--- Page extract ---
☆ ☆ ☆ ☆ ☆

# photos of wid camping in scarborough and at hutoft 2012



## kontiki man (Jan 27, 2013)

View attachment 11310View attachment 11311View attachment 11312


----------



## Deleted member 20892 (Jan 27, 2013)

Make the most of Huttoft, as i see it, it will only go the same way as Mogg's Eye, and a height barrier will be installed sooner than later.......Hope i'm wrong though as we love Huttoft.!

jt


----------



## maingate (Jan 27, 2013)

it's wilders putting out awnings, tables and chairs that have resulted in the loss of many good spots for the rest of us.


----------



## terrywolf (Jan 27, 2013)

tables chairs and a patio heater no wonder they think you are there for a week:scared::scared::scared:


----------



## shortcircuit (Jan 27, 2013)

maingate said:


> it's wilders putting out awnings, tables and chairs that have resulted in the loss of many good spots for the rest of us.



And where did this gem of illogical wisdom come from.  On that logic if a motorist set up a picnic table then they would get banned . I understood the problems were alleged to be the dumping of rubbish.


----------



## maingate (Jan 27, 2013)

If you think that behaviour goes unnoticed by locals then you really have got a short circuit.

I have used Huttoft, Moggs Eye and Six Marshes myself and got to know some of the regulars. I never saw them doing that but maybe they did.

That is not wilding .... it is taking the p**s in my view. But there again, according to you, I am illogical. :dance:


----------



## shortcircuit (Jan 27, 2013)

Thanks for your well thought out reasoned reply.


----------



## maureenandtom (Jan 27, 2013)

No, it's not illogical.   I've said many times to officialdom that we will not turn a local authority's parking places into campsites.  Sorry, Kontiki, if any council member or employee sees this picture he can just blow my assertion out of the water.  If you do it, and I'd rather you didn't, then I'd rather you kept it to yourself.

And as far as dumping of waste goes.   Well.   It's not all that long ago that we had a thread telling the world that something like half of us do dump our waste on the ground.



***** said:


> We have been at the Ambleside Aire for a few days and have noticed that about half of the vans that vacate, leave a tell tale water trail behind as they go. Today another van had left it's grey tap open while washing or whatever, leaving quite a large puddle running towards the adjacent van.
> In conversation with the owner, I just mentioned that had he noticed or forgotten to close the tap. He said that he emptied before arriving and as it was difficult to reach and close. Nearly 12 hours latter it is still open and creating a large puddle.

☆ ☆ ☆ ☆ ☆

--- Data rows ---

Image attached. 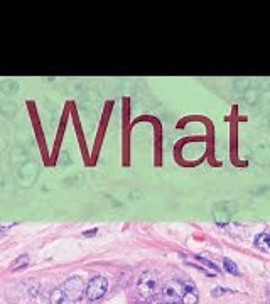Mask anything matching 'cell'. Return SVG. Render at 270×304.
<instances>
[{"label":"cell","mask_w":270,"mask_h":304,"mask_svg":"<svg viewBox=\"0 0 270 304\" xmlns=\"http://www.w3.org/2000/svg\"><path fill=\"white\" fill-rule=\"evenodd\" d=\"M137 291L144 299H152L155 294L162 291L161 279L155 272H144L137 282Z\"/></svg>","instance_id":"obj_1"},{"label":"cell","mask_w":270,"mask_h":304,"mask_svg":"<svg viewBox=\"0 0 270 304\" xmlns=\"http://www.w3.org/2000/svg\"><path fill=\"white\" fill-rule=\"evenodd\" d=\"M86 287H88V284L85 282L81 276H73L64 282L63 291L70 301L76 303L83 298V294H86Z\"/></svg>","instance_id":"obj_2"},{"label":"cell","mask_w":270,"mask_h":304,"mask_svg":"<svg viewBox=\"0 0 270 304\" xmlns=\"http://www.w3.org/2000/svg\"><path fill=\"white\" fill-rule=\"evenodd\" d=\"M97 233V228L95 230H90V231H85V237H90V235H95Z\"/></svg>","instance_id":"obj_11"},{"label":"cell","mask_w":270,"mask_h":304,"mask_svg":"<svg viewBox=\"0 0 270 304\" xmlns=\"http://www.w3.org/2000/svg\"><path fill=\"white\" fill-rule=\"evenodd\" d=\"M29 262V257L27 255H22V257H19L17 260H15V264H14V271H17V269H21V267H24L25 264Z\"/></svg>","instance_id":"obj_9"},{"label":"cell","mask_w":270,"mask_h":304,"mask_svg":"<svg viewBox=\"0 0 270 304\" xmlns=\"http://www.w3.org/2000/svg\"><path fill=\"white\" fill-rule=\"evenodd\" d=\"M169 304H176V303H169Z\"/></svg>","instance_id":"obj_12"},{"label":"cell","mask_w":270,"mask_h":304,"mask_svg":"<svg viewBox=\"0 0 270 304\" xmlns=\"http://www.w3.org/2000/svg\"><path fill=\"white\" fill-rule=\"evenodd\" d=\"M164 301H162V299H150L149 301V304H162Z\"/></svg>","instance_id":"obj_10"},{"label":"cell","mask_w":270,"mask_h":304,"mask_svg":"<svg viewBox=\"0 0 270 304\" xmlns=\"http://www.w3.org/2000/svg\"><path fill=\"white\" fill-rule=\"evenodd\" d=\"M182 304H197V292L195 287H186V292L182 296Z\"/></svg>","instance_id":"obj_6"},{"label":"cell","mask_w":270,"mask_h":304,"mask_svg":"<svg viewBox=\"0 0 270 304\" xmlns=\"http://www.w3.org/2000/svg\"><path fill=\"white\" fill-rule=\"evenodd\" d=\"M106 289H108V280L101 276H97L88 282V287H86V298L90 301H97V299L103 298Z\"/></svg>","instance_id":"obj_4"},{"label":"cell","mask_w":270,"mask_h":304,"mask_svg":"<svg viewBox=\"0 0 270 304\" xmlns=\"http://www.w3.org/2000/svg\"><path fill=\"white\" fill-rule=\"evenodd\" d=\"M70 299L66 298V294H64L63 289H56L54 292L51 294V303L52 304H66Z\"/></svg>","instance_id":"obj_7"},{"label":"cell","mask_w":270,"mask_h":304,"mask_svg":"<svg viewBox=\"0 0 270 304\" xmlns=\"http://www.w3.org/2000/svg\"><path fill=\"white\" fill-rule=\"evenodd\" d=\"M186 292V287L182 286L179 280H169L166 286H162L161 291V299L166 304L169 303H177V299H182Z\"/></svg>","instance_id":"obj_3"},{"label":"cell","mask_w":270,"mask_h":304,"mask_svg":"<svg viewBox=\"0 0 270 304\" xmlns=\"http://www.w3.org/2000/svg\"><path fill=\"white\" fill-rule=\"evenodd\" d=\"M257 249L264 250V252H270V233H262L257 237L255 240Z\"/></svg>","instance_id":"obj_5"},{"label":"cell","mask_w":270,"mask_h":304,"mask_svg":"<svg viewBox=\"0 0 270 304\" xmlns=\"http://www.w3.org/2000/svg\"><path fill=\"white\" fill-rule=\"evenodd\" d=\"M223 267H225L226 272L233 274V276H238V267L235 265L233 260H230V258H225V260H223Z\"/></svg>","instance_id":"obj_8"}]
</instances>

☆ ☆ ☆ ☆ ☆

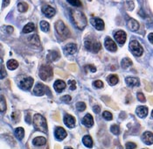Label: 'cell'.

☆ ☆ ☆ ☆ ☆

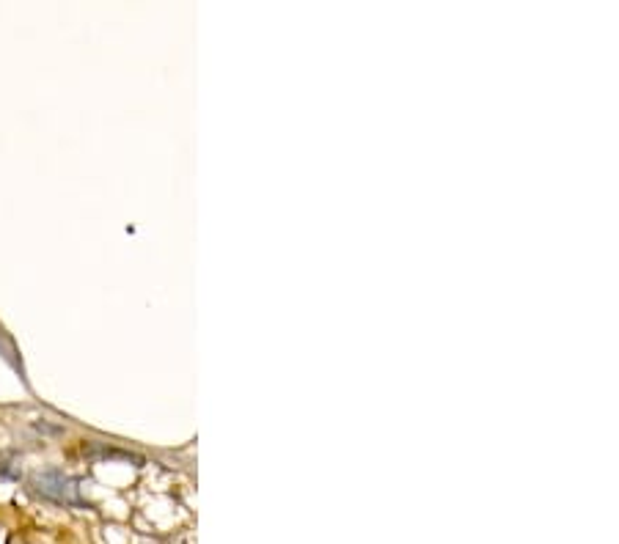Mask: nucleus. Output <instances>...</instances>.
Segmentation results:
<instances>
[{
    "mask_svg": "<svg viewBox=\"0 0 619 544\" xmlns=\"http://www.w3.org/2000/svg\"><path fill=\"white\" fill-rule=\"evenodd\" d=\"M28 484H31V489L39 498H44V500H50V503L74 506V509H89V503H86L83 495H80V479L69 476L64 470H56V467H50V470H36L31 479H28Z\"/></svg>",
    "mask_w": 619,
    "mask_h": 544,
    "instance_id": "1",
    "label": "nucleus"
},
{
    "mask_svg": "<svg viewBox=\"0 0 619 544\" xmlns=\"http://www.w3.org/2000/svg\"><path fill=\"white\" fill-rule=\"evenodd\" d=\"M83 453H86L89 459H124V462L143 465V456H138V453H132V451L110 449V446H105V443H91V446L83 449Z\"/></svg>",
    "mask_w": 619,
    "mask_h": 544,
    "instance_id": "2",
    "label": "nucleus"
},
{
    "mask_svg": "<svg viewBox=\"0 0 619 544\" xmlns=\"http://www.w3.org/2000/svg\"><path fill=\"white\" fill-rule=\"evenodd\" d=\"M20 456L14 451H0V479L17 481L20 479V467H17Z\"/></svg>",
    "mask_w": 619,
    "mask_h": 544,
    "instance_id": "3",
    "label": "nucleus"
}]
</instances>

☆ ☆ ☆ ☆ ☆

--- Task brief ---
Give each distinct name that appears in a post heading of the forum thread about wild camping at Huttoft, listing each name once.

--- Correct response ---
kontiki man
Deleted member 20892
maingate
terrywolf
shortcircuit
maureenandtom